Tuesday, March 16, 2010

The Veal Thing

When Elaine Boland's second youngest daughter was 6, she began gaining weight at a rate so differently than her four sisters that her mother worried. Her energy waned, she had pain in her joints and headaches; some days she "shuffled like a little old man." Doctors said it was just a matter of exercise and diet; one even suggested the girl was getting into her mom's birth control pills ("C'mon. Really?" says the Catholic mother of 5).

So Boland, a farmer, took matters into her own hands. She began growing their own food on her farm, Fields of Athenry in Purcellville, VA,  feeding her family straight from the earth. "If it doesn't rot, don't eat it," became their mantra.

 "We've gotten so far removed from our food sources that we don't even recognize our food," says Boland, a tall, very present woman with a sweep of red gold hair and cowboy boots. "If we would take yesteryear's food in combination with today's medicine, much of the whole health care drama would go away. We could fix adult diabetes, a good deal of depression, sleeping patterns -- and doctors could focus on real illness."

Seven years and brain surgery later, doctors finally diagnosed Cushing's disease, an imbalance of the thyroid that creates unstable cortisol levels, which control energy. But in the meantime Boland has created a utopia of fresh, local goods which she now hopes can help others to find their way back to real food.

When you pull up to Fields of Athenry, you just might see a small lamb trying to go home with a shopper. Inside the retail space around back, goodies galore. Raw milk cheeses, Amish butter. Meat from cows, pigs and sheep raised on pasture, processed weekly to exacting standards. Fridges full of cuts of meat that fill my head with fancies.

***

Assignment 1:
According to the text, in what town is Boland's farm located?
Assignment 2:
Extract from the text, word for word, the part that opens with the words containing "The Veal Thing" and closes with "became their mantra.".

***

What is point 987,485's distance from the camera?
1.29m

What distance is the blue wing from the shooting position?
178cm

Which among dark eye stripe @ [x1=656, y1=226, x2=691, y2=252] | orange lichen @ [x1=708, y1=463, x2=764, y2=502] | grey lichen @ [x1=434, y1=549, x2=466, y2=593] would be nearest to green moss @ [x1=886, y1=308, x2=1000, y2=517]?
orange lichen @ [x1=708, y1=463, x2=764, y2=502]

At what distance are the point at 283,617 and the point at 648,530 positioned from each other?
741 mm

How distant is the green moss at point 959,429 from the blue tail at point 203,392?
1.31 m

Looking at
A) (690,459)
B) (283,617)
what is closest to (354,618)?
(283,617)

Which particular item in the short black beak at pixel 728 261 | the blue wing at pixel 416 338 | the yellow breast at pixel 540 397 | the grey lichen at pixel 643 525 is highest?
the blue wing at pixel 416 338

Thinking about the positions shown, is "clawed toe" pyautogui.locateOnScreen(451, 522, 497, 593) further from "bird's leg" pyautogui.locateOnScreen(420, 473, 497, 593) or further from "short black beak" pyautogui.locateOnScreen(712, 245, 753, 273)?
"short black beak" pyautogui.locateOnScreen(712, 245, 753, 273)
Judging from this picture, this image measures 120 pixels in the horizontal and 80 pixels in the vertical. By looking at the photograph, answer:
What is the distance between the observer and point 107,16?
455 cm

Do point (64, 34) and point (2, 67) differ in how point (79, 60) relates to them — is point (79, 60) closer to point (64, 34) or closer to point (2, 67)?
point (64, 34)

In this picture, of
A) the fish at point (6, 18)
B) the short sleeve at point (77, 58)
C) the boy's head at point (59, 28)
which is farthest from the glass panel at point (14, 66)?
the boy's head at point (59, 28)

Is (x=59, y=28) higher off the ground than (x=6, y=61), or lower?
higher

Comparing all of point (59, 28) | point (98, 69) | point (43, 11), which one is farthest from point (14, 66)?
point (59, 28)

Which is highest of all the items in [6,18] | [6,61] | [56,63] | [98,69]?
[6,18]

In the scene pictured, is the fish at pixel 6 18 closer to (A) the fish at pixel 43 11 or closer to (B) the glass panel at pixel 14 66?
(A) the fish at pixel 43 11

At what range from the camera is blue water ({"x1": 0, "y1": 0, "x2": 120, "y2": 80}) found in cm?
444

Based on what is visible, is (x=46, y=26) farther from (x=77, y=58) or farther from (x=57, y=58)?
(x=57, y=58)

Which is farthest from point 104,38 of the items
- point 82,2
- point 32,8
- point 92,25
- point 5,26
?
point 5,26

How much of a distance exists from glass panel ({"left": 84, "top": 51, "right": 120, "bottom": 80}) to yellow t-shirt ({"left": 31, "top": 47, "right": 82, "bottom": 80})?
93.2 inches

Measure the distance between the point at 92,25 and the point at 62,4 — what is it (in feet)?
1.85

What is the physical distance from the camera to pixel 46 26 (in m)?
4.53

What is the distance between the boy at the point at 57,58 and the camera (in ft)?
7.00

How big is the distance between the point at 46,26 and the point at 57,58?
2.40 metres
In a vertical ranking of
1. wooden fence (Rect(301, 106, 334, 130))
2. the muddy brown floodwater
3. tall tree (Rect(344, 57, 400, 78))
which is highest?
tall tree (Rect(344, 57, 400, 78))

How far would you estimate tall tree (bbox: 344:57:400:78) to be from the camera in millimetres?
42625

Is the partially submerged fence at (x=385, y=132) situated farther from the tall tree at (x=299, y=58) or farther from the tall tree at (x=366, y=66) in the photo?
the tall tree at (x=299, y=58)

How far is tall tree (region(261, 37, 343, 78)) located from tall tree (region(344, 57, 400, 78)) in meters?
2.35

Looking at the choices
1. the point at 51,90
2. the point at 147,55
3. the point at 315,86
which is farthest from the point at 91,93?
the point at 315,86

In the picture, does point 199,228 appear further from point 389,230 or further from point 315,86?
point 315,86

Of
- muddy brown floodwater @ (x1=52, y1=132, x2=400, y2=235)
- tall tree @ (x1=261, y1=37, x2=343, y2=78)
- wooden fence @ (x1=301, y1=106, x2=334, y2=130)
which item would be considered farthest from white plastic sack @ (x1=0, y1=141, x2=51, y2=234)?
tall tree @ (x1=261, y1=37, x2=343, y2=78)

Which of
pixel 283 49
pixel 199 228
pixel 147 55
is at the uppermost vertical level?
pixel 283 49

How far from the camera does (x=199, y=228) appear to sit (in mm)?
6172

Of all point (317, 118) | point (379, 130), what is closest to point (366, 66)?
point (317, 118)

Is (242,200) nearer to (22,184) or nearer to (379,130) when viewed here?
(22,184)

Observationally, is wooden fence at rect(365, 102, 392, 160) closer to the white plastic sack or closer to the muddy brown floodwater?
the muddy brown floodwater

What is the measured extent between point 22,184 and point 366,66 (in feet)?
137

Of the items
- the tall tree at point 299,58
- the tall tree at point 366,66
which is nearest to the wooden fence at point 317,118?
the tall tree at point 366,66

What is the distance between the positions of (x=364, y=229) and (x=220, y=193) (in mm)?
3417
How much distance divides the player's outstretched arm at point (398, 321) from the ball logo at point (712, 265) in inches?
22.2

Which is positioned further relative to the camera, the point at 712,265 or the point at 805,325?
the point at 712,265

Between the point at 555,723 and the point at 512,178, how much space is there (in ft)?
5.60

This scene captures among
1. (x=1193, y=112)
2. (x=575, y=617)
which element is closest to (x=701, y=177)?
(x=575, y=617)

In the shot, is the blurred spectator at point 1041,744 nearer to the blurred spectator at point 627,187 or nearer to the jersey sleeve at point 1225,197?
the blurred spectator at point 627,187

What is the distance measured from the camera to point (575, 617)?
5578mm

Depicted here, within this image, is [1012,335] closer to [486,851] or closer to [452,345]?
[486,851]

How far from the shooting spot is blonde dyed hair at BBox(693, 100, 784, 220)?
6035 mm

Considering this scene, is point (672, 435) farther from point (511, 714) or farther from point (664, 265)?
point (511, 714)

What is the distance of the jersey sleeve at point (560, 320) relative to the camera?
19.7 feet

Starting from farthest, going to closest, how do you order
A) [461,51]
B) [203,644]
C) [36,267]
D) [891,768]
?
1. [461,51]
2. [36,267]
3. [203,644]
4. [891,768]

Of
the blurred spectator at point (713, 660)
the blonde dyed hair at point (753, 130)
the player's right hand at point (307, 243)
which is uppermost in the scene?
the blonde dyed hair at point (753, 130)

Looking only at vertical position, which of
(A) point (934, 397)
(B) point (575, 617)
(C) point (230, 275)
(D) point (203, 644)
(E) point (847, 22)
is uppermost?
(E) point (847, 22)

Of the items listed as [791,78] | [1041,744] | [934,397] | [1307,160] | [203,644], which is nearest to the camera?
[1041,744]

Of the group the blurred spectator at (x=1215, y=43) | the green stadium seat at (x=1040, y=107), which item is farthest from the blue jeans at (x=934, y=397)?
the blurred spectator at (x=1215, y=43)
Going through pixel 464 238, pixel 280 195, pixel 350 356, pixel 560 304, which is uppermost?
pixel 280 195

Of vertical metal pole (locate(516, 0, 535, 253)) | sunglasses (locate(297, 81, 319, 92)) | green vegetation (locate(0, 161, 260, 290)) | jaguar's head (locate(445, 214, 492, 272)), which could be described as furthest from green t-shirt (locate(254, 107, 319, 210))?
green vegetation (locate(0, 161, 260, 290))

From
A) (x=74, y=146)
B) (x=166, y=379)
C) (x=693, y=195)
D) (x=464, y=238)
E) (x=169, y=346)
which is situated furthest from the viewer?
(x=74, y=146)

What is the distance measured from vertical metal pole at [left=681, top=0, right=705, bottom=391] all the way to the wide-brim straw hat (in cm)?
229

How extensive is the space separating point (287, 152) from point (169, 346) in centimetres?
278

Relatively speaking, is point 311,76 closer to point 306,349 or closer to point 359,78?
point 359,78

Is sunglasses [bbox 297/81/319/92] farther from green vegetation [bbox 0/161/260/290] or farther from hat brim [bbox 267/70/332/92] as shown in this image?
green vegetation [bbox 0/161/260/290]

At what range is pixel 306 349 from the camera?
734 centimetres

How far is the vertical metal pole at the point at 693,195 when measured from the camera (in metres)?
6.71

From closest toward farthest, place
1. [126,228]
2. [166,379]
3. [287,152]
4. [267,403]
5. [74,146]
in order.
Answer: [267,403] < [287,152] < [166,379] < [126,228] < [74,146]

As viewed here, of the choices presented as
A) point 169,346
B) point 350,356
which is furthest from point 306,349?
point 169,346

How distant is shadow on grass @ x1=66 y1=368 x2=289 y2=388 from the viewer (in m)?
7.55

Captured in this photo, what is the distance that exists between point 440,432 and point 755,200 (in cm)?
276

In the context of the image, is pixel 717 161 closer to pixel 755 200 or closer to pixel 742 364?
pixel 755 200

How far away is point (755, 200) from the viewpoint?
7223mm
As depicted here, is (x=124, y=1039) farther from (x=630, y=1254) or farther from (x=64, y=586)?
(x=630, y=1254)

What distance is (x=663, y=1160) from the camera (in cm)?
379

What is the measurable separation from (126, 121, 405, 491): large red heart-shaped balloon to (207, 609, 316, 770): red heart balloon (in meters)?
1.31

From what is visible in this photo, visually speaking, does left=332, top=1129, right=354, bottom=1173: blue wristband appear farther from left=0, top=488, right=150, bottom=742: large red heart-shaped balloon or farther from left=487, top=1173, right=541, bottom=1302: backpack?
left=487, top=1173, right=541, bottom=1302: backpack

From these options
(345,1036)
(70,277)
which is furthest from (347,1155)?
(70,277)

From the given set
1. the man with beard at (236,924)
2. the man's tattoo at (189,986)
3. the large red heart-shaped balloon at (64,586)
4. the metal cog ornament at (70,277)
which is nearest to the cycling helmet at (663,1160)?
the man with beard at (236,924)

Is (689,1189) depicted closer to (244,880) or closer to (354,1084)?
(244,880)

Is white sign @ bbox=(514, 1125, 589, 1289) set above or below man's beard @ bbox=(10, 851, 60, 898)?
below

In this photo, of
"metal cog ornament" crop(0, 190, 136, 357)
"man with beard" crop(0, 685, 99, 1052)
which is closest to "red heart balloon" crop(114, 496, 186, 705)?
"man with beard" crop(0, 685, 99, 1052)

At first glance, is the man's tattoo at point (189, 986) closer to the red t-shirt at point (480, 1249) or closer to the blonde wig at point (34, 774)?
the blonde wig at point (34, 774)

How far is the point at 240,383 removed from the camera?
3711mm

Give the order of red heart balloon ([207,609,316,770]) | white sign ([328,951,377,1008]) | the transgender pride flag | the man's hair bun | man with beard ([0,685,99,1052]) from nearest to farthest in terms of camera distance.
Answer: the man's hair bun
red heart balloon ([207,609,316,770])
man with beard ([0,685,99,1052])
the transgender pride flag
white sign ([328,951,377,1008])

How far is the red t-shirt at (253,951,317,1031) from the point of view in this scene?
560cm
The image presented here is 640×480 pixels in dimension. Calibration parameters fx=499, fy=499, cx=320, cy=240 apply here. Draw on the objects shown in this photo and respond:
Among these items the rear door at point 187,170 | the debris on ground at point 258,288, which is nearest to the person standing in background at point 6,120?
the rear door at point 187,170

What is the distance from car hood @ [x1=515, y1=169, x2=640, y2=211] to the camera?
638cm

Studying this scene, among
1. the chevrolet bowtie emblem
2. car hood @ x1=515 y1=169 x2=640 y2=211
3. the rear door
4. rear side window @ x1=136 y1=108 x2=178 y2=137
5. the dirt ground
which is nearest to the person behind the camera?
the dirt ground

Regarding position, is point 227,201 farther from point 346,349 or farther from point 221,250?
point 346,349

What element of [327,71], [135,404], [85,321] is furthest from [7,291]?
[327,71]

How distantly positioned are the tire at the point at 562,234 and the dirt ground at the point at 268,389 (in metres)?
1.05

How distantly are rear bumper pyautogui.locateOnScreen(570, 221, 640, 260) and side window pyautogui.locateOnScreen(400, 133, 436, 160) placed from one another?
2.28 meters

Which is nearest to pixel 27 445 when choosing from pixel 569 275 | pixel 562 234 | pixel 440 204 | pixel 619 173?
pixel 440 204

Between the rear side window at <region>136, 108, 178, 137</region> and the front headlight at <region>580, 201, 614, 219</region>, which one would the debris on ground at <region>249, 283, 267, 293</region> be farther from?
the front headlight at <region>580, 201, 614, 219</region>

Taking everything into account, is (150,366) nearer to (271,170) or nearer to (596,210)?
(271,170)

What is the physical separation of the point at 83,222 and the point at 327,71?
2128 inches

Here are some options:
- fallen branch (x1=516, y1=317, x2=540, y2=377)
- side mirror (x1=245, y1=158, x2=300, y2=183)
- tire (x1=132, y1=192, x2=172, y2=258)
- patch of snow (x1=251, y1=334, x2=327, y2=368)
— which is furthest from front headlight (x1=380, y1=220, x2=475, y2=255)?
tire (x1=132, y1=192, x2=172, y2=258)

***

Result 1:
Purcellville, VA.

Result 2:
The Veal Thing

When Elaine Boland's second youngest daughter was 6, she began gaining weight at a rate so differently than her four sisters that her mother worried. Her energy waned, she had pain in her joints and headaches; some days she "shuffled like a little old man." Doctors said it was just a matter of exercise and diet; one even suggested the girl was getting into her mom's birth control pills ("C'mon. Really?" says the Catholic mother of 5).

So Boland, a farmer, took matters into her own hands. She began growing their own food on her farm, Fields of Athenry in Purcellville, VA,  feeding her family straight from the earth. "If it doesn't rot, don't eat it," became their mantra.